D : Optimal solution is to fix one snowball and have roll snowballs from the left to it and roll snowballs from the right to it
E : Construct a graph where each row and each column is a vertex, and a cell with a token corresponds to an edge between the corresponding row and column. The condition is equivalent to the graph having an Eulerian Path.
is there a proof that in D it's always optimal to fix a snowball and have roll snowballs towards it ? , won't be more optimal if we made made a point in middle of two(or more) snowballs ?
Sure. For example for two snowballs you could think about it this way:
Consider two snowballs where $$$r_1, r_2$$$ — are their sizes, first one is located at $$$x = 0$$$, second one is located at $$$x = c$$$.

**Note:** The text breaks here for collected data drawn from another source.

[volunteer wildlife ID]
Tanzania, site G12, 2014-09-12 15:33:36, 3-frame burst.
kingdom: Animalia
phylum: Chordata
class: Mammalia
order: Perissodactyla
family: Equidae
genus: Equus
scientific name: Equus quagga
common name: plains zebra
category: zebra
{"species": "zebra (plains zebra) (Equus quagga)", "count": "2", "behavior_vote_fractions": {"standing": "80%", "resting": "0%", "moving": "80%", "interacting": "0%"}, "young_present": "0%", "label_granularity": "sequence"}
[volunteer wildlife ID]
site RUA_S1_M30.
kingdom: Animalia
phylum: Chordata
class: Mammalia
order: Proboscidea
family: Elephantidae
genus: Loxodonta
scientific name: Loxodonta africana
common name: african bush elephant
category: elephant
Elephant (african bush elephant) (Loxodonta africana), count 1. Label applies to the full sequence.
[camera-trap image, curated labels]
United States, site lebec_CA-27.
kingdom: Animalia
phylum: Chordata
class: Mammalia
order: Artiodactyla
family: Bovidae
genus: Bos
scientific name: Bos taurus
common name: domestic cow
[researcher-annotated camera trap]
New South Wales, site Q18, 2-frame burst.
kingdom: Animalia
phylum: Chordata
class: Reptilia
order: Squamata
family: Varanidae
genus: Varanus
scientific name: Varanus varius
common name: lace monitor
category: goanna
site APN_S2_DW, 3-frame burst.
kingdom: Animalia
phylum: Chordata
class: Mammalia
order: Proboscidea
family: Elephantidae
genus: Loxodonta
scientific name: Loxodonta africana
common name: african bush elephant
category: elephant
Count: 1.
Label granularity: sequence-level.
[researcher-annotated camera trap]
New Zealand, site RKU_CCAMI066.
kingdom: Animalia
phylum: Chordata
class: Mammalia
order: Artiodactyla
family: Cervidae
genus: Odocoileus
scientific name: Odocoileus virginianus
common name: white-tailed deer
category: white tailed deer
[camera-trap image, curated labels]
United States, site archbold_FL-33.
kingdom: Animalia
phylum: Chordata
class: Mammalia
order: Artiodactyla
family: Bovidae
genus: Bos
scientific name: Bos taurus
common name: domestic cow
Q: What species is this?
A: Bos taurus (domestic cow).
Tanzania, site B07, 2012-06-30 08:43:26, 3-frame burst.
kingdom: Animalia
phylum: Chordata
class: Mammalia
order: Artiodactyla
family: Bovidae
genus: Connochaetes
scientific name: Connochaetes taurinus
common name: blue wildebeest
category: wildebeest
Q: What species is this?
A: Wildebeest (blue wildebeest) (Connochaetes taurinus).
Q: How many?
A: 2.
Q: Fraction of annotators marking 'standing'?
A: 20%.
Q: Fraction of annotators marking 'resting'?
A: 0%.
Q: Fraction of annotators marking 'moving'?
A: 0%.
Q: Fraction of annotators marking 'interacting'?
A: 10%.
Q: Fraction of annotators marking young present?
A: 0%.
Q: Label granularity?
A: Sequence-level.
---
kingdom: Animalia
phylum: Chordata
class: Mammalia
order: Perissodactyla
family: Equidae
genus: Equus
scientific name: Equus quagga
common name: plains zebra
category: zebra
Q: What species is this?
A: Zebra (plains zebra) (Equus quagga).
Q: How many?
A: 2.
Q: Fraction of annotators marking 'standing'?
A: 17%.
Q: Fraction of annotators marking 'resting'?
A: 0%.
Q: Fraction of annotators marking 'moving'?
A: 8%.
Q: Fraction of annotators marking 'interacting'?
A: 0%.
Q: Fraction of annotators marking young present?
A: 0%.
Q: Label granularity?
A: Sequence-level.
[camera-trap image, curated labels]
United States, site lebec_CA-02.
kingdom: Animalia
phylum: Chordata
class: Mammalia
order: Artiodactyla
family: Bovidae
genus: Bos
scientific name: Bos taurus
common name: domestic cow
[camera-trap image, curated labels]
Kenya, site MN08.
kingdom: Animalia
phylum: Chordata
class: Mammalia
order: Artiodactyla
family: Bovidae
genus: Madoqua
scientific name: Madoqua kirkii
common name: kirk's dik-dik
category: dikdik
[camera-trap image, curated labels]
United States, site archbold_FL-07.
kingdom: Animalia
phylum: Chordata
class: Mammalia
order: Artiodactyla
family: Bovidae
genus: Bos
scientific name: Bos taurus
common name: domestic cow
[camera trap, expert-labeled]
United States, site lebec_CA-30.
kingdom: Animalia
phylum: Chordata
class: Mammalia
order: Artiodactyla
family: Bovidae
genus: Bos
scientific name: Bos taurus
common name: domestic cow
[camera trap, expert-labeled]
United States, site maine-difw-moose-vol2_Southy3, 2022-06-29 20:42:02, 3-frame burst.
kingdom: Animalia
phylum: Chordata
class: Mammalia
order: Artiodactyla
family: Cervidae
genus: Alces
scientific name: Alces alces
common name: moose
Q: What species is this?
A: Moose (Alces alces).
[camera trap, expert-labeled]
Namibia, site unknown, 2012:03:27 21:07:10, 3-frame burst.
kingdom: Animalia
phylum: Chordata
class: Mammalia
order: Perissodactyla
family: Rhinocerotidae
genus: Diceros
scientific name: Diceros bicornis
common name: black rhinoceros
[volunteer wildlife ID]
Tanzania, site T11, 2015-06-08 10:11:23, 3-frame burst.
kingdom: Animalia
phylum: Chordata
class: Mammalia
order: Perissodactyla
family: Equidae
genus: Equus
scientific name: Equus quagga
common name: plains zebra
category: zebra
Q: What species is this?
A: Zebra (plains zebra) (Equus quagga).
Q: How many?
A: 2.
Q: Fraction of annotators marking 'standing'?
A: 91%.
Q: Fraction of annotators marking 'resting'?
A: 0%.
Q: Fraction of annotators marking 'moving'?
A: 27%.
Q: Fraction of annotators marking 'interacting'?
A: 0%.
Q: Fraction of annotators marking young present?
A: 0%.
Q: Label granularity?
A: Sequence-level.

Let's first cover the case when $$$r_1 \ge c$$$ and $$$r_2 \ge c$$$
You are tasked to choose such $$$x$$$ that maximizes the function from statements. (the place where you roll both snowballs towards)
$$$x \in [0..c]$$$
Then you are to find maximum value of a function $$$f(x) = ((r_1 - x)^{3} + (r_2 - c + x)^{3})^\frac{1}{3}$$$. To do this, you should use the fact that the extreme values of a continuous function is either on the ends of an interval or where $$$f'(x) = 0$$$
$$$f'(x) = \frac{1}{3}((r_1 - x)^{3} + (r_2 - c + x)^{3})^{-\frac{2}{3}} \cdot (-3(r_1 - x) ^ 2 + 3(r_2 - c + x) ^ 2)$$$
From the function you can observe that it is actually equal to 0, in case ($$$r_1 - x = r_2 - c + x$$$) (which is a shame, but you could actually prove that this is actually a minimum of such function) This is done either by computing $$$f"(x)$$$, which will have positive denominator and numerator of sorts $$$2(c - r_1 - r_2) (-c + r_1 + r_2) (r_1 - x) (c - r_2 - x)$$$ which is always positive because of the assumtion of $$$r_1 \ge c, r_2 \ge c$$$ and $$$x \le c$$$.
Or perhaps easier: by a simple observation that $$$f'(x)$$$ is obviously monotonically increasing (on this interval) since the first clause is always positive, whereas in the second clause as $$$x$$$ increases, you add more and subtract less.
That means either $$$x = 0$$$ or $$$x = c$$$.
The case when $$$r_1 \le c$$$ was harder for me to prove (since you need to consider $$$x = c - r_2$$$ and $$$x = r_1$$$ as extreme points), but the intuition behind is that it is not reasonable to move such small snowball towards the bigger one, because total distance travelled by two snowballs is bigger than the size of smaller one
Thanks for your explanation.
Will an English editorial be posted?
Sorry but we did not made yet. That's because we are having pretty tough life of beginning of new grade in school (in Japan, school starts from April) and get used to new class is stamina-consuming.
So, I can say that we maybe (think 60 percent) make them. If we make, it will be published after few days.
But maybe you can add hints to solve problems in English like the ones zscoder wrote for D and E in the comment above.
Yeah, of course. If you want hint I can reply.